Supplied material:
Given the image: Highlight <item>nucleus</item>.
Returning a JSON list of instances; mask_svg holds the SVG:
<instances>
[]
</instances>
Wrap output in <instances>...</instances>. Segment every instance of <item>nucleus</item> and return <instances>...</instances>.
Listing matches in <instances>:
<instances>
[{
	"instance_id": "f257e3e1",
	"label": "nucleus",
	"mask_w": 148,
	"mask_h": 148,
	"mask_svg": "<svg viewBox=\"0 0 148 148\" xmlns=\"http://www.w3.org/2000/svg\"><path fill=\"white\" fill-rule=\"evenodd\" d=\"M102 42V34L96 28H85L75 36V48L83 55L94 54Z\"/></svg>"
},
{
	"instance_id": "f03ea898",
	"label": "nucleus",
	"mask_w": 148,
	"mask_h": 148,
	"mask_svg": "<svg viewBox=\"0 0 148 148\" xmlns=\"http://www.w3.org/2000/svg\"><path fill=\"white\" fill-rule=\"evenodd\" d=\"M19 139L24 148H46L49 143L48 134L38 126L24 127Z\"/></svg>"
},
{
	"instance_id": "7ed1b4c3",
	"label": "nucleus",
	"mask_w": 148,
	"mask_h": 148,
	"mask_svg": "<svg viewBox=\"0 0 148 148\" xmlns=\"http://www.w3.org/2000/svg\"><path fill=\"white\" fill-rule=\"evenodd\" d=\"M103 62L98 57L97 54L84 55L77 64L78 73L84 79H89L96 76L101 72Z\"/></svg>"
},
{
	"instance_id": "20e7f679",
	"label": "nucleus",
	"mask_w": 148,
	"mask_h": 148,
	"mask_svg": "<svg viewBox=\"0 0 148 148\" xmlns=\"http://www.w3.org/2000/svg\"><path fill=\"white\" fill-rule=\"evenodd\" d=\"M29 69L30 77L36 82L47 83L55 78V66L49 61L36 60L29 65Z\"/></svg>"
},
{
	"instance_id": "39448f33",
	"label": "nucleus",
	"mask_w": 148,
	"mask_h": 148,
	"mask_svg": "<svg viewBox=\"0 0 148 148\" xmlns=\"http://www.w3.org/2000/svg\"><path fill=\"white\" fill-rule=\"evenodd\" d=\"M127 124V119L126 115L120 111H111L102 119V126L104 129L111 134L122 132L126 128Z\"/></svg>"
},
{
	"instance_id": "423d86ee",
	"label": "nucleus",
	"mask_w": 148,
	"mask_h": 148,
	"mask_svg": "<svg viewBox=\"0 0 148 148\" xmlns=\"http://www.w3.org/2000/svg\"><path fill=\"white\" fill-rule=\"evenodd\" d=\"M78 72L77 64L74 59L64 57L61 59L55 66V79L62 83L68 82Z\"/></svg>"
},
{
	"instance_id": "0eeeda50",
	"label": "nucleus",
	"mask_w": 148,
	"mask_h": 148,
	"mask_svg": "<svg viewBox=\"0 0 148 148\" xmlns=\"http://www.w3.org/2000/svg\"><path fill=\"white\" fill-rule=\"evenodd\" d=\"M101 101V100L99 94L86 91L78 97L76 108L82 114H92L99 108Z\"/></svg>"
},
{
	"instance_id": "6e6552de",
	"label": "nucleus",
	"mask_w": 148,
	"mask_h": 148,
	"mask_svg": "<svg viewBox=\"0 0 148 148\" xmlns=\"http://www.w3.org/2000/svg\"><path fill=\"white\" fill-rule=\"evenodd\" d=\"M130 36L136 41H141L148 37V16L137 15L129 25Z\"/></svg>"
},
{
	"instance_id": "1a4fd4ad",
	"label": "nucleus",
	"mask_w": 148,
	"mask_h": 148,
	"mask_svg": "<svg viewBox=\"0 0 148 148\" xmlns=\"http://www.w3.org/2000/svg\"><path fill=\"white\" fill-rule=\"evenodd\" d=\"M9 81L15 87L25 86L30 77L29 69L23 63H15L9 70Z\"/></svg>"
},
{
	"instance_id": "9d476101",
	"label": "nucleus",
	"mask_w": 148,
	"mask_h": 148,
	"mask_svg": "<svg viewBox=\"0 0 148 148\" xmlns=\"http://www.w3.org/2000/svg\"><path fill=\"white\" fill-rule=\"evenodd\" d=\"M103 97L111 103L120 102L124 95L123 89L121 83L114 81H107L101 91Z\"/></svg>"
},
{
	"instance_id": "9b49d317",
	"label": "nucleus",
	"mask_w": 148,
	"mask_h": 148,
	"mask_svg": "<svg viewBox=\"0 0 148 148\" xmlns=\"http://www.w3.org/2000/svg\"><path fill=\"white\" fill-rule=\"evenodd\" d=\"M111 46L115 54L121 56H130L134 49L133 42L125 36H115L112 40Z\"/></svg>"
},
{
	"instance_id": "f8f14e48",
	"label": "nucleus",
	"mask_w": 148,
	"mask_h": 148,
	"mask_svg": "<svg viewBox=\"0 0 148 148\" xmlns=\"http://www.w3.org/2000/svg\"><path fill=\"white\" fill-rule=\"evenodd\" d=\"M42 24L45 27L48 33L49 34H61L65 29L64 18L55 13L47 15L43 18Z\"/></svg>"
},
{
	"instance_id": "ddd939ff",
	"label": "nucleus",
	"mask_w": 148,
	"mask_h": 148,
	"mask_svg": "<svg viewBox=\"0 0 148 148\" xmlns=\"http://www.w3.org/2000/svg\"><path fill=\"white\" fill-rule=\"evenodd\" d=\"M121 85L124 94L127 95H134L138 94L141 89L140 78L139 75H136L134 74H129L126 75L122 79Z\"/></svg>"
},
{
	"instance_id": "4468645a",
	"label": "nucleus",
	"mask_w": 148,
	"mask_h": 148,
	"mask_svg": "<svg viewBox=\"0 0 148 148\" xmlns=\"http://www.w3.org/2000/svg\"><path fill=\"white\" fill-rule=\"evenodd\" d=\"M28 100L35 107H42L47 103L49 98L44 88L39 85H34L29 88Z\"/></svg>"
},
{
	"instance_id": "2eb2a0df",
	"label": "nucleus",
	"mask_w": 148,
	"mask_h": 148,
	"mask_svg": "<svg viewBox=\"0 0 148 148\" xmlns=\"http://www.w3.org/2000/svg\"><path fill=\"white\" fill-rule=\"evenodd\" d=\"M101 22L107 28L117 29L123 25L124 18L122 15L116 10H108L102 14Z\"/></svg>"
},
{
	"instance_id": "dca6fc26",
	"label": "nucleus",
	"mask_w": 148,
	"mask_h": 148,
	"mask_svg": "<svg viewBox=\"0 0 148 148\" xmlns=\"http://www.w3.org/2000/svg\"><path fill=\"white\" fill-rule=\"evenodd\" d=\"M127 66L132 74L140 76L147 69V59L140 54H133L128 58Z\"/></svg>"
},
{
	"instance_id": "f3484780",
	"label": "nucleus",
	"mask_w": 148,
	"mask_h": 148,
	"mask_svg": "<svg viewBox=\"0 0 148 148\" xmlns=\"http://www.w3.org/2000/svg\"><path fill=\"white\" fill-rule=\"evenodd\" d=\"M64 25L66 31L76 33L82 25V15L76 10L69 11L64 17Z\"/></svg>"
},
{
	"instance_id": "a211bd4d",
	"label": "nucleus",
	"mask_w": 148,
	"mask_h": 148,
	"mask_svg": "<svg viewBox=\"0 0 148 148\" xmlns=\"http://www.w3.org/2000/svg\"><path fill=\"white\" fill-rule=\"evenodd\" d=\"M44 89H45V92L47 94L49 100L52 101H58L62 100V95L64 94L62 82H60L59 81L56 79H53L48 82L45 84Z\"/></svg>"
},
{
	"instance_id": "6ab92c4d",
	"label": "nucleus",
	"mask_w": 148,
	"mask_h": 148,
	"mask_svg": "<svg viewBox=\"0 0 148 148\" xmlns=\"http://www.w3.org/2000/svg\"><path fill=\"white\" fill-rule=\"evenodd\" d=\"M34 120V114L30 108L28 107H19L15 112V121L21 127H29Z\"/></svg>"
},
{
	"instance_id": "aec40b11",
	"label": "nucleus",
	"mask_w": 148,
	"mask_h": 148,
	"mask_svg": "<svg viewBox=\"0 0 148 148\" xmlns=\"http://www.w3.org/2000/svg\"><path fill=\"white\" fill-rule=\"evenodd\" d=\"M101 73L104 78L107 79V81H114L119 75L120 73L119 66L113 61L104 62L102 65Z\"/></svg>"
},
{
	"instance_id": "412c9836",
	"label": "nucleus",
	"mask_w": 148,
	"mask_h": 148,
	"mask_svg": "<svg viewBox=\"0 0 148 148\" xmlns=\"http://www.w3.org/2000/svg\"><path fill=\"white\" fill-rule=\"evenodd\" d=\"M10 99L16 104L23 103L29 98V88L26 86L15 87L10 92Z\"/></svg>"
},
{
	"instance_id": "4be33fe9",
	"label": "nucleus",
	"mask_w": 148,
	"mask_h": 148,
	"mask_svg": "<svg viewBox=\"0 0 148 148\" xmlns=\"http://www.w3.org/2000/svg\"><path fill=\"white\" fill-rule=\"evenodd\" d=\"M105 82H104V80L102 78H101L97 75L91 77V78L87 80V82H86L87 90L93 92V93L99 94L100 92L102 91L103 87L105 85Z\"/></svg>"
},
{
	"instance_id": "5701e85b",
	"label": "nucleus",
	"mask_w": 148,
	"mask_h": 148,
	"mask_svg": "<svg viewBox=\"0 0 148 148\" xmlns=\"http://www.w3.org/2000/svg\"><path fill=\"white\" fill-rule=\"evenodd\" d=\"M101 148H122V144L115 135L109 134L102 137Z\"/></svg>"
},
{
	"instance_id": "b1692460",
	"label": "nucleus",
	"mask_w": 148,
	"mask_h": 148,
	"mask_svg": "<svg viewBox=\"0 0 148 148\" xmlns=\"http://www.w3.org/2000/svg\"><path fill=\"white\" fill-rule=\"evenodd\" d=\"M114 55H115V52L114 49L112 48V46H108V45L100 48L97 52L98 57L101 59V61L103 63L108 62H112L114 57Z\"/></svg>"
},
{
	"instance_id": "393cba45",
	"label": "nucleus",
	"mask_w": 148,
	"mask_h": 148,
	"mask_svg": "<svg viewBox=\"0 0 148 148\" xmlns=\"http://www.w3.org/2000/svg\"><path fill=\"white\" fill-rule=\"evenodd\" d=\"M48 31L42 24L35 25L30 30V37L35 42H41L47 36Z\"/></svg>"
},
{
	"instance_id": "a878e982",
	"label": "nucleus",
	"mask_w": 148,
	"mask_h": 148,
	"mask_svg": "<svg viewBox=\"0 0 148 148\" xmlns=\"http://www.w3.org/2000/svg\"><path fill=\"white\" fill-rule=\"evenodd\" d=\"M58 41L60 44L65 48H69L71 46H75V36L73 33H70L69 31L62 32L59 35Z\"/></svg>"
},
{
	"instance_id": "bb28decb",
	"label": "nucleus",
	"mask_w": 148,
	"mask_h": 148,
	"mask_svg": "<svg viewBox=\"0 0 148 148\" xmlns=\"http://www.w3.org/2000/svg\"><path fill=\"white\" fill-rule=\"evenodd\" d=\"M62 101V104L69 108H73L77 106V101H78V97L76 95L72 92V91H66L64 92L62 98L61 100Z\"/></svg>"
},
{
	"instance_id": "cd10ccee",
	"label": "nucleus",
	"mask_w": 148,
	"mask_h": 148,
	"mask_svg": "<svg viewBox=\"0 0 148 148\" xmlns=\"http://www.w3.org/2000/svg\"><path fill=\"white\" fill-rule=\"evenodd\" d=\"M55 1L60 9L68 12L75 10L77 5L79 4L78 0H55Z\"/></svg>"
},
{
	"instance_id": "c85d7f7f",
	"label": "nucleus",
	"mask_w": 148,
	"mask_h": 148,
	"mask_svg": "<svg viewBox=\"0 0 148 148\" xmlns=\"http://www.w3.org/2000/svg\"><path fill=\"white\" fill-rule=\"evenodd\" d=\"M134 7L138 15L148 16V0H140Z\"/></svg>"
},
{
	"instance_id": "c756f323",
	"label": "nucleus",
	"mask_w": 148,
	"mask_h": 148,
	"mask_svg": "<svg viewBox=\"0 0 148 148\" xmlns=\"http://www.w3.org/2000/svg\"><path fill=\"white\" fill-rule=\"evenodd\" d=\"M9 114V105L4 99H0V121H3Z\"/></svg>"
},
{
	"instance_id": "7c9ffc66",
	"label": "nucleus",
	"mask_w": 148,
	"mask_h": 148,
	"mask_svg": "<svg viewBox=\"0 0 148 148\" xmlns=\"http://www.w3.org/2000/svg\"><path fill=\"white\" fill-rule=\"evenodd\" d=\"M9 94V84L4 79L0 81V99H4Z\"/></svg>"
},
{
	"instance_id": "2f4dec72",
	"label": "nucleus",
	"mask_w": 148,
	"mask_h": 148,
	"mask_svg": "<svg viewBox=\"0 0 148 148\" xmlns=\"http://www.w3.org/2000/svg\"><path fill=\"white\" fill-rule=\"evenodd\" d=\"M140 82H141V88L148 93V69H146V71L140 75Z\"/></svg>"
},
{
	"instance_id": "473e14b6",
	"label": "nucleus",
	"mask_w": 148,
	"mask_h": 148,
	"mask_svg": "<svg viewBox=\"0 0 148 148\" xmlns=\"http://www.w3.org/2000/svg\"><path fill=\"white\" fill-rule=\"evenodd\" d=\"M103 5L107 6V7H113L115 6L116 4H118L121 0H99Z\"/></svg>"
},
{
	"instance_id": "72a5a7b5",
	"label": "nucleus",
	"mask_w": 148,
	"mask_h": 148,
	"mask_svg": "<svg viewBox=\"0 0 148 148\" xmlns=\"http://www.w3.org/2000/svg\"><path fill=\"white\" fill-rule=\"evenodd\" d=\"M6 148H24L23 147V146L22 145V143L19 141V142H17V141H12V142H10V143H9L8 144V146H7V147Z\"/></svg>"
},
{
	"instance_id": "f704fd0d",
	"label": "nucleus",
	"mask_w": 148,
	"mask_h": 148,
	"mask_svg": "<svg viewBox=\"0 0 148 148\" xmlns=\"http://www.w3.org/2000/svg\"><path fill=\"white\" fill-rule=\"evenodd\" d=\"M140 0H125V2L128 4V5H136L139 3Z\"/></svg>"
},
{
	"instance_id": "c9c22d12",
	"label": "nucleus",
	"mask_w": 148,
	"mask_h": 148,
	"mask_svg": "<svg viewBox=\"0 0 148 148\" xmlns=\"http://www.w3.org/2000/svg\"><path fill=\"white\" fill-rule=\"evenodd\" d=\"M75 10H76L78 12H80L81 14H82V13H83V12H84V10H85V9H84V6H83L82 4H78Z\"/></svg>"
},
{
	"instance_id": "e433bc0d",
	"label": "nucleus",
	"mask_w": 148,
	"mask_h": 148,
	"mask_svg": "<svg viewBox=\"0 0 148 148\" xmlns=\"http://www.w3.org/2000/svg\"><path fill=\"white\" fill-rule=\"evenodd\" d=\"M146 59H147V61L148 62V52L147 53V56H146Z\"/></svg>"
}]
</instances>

Directions:
Reproduce the stretch from the start of the data through the line containing "Wrap output in", swapping "Highlight" for "Outline" and keeping everything else unchanged.

Result below:
Given the image: Outline <item>nucleus</item>.
Returning a JSON list of instances; mask_svg holds the SVG:
<instances>
[]
</instances>
Wrap output in <instances>...</instances>. Segment every instance of <item>nucleus</item> and return <instances>...</instances>.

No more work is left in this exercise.